(Saved entries)
►
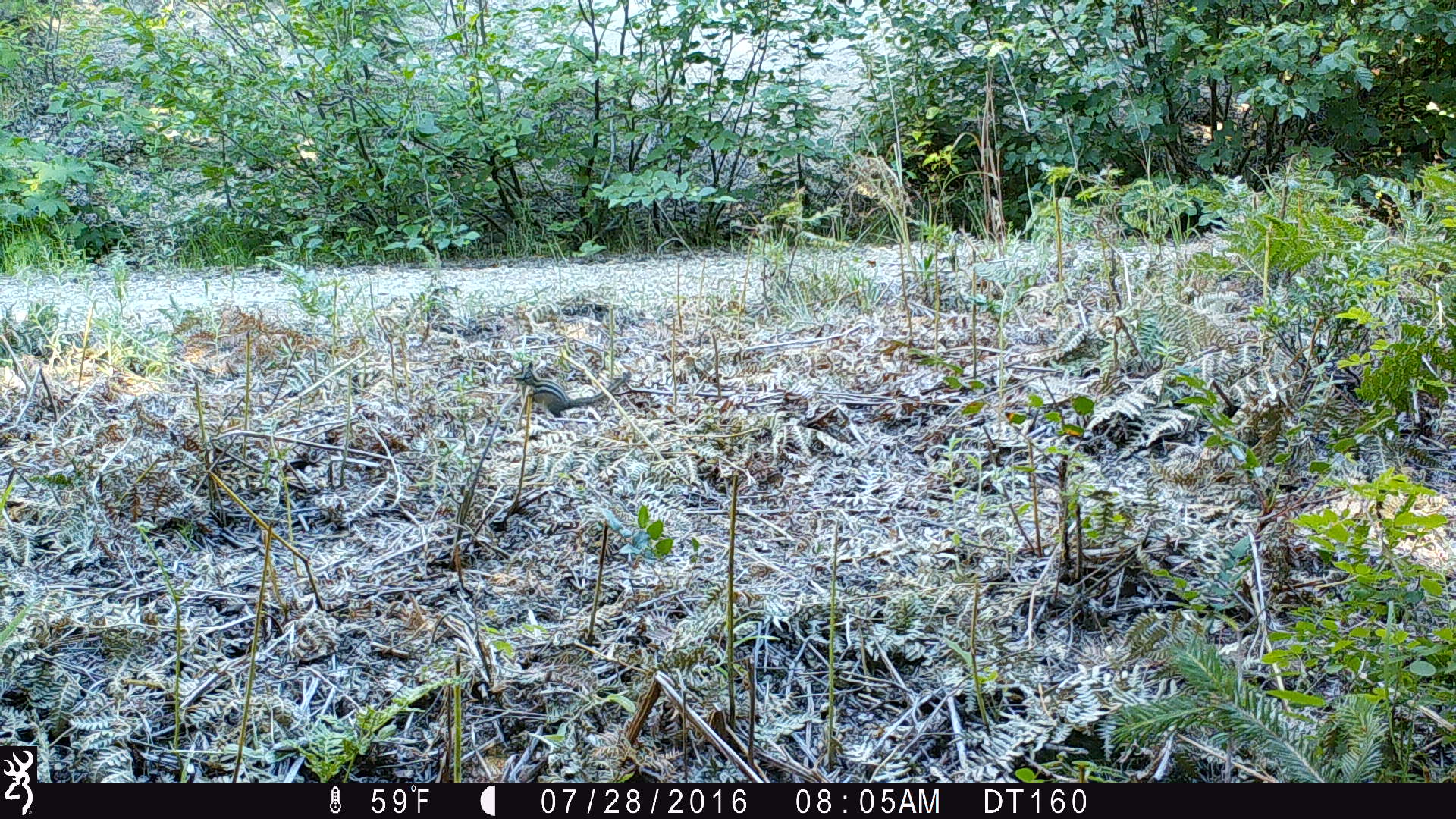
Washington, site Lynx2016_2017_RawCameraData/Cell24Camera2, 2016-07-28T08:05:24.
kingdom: Animalia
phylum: Chordata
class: Mammalia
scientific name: Mammalia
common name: small mammal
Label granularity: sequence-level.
◄
THE TASK - The data above must be written out again without alteration, and the pictures in them must be excluded.

TASK SOLUTION -
Washington, site Lynx2016_2017_RawCameraData/Cell24Camera2, 2016-07-28T08:05:24.
kingdom: Animalia
phylum: Chordata
class: Mammalia
scientific name: Mammalia
common name: small mammal
Label granularity: sequence-level.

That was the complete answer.